TEXTE SOURCE:
Lorsque tu t'élèveras,
semblable à la montagne
Et lorsque tu brillas,
tout pareil au Phénix

Pour étayer l'évolution de l'épervier “dual” au Phénix “Un” cosmique, je prendrai deux exemples purement maçon­nique et de teneur symbolique.

Je me baserai sur le bestiaire maçonnique qui se compose du Coq, qui est le symbole de l'Éveil et est lié à l'App\, de l'épervier, symbole de quête des cimes, mais encore terriblement “ma­tière” qui est, lui, lié au Comp\, et enfin du Phénix qui a atteint l'Unité quand il s'enflamme à sa convenance par le don de soi.

Le second exemple se trouve sur nos Naos : l'enlacement de deux des trois joyaux de la Loge, à savoir le compas et l'équerre. Lorsque nous travaillons au grade d'App\, l'équerre se trouve au-dessus. L'équerre avec ses ailes fixes sur le compas, ressemble au Coq qui ne peut voler. Puis, lorsque nous travail­lons en Chambre de Comp\, le compas aux ailes mobiles enlace l'équerre aux ailes fixes, nous sommes dans la dualité de l'éper­vier, l'Esprit et la matière sont égaux. Et enfin, lorsque nous tra­vaillons en Chambre du Milieu, le compas aux ailes libres est au-dessus de l'équerre pour arri­ver à la symbolique du Phénix lié au M\ pur et ne faisant qu'Un avec l'Univers.

MATÉRIEL:
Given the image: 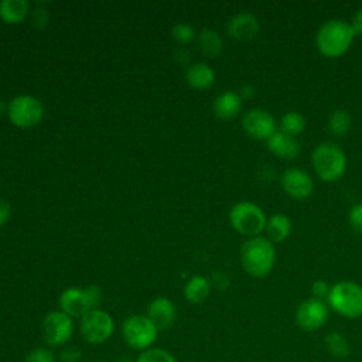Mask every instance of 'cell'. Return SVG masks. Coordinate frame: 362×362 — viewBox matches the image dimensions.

OBJECTIF:
Recopiez à l'identique, dans le texte sur la symbolique maçonnique, le passage allant de « Pour étayer l'évolution » à « don de soi. ».

RÉSULTAT:
Pour étayer l'évolution de l'épervier “dual” au Phénix “Un” cosmique, je prendrai deux exemples purement maçon­nique et de teneur symbolique.

Je me baserai sur le bestiaire maçonnique qui se compose du Coq, qui est le symbole de l'Éveil et est lié à l'App\, de l'épervier, symbole de quête des cimes, mais encore terriblement “ma­tière” qui est, lui, lié au Comp\, et enfin du Phénix qui a atteint l'Unité quand il s'enflamme à sa convenance par le don de soi.